Speaking on the PoliticsHome podcast, The Rundown, former cabinet minister Robert Buckland said it is now vital that Britain's new refugee minister, Richard Harrington, brings together "as many officials as possible to the frontline to process these applications as quickly as possible, so that Britain can play its full part in welcoming refugees from an appalling situation". 

Tory politicians and insiders PoliticsHome spoke to stressed that maintaining security throughout the refugee resettlement process is important to them, and streamlining visas in a way they believed could compromise public safety should not be considered.

“Making it easy for large numbers of people to enter the UK in a short space of time from a conflict zone where one of the combatants is a strategic enemy of the UK is not good news from a security perspective,” a senior government source told PoliticsHome.

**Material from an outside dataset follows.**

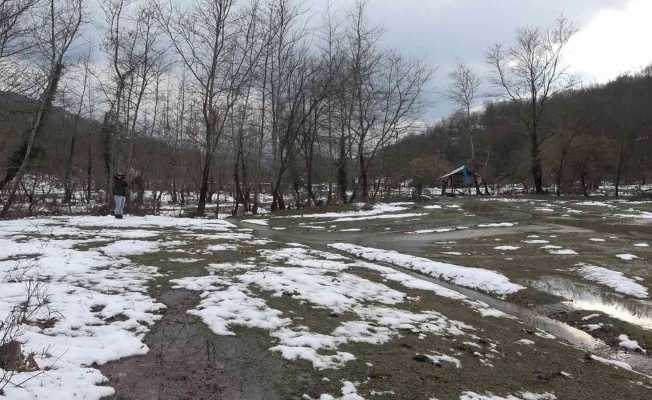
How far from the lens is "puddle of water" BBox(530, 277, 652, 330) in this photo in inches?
262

“Russia has had a lot of covert human intelligence sources in Ukraine for a long time now and could exploit the relaxing of conditions of entry with the aim of moving individuals into the UK,” they added.

While opinions on the Home Office seem to have softened among some on the Tory benches at this end of the week, refugee charities have maintained that Patel’s record on Ukraine is “farcical and shameful”.

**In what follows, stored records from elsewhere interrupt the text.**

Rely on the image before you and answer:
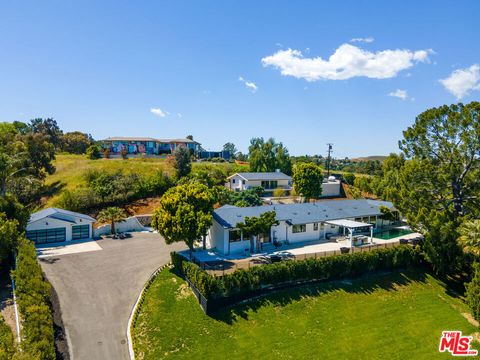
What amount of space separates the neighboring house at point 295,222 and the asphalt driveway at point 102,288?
6656 millimetres

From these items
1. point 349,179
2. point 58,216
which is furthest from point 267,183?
point 58,216

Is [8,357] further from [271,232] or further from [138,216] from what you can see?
[138,216]

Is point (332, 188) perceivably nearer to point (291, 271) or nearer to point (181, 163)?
point (181, 163)

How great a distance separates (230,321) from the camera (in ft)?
84.7

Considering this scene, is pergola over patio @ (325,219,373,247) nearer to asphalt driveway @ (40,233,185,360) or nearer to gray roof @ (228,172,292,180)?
asphalt driveway @ (40,233,185,360)

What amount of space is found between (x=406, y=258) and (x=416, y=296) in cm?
445

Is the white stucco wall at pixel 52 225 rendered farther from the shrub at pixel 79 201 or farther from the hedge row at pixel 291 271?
the hedge row at pixel 291 271

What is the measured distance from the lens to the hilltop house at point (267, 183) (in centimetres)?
6662

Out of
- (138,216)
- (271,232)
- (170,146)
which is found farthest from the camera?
(170,146)

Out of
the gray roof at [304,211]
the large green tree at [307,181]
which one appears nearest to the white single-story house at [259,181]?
the large green tree at [307,181]

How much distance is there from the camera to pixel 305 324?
26.4m

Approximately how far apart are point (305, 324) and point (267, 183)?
43853 mm

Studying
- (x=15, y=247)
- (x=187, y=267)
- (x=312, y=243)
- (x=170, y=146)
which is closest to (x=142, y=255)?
(x=187, y=267)

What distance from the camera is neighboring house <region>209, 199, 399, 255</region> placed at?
36312 millimetres
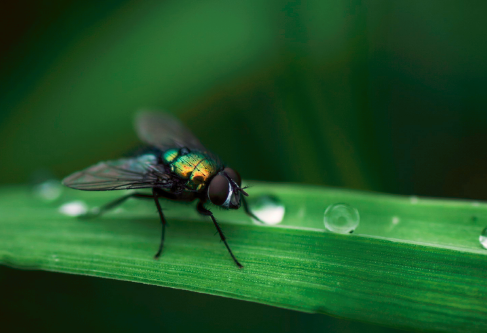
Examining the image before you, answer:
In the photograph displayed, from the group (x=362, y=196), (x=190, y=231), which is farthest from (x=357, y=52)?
(x=190, y=231)

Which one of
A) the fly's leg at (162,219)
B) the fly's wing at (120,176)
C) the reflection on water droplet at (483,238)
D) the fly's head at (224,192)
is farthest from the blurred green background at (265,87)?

“A highly bureaucratic and restrictive family visa scheme to deal with a crisis in which more than two million people have been displaced is not only inadequate, it’s immoral,” Tim Naor Hilton, Chief Executive of the charity Refugee Action, said. 

“We need an immediately accessible route for Ukrainians to travel to the UK to seek safety here and a long-term commitment to resettle 10,000 refugees a year,” he added.

This morning Labour shadow home secretary Yvette Cooper told the Commons the Home Office’s handling of refugees has “a total disgrace… bringing shame on our country”.

Cooper said streamlining visa applications online “will be a relief for many”, but efforts to resettle Ukrainians "don't yet go far enough”.  

“Even those using online applications will still have to jump hoops,” Cooper said.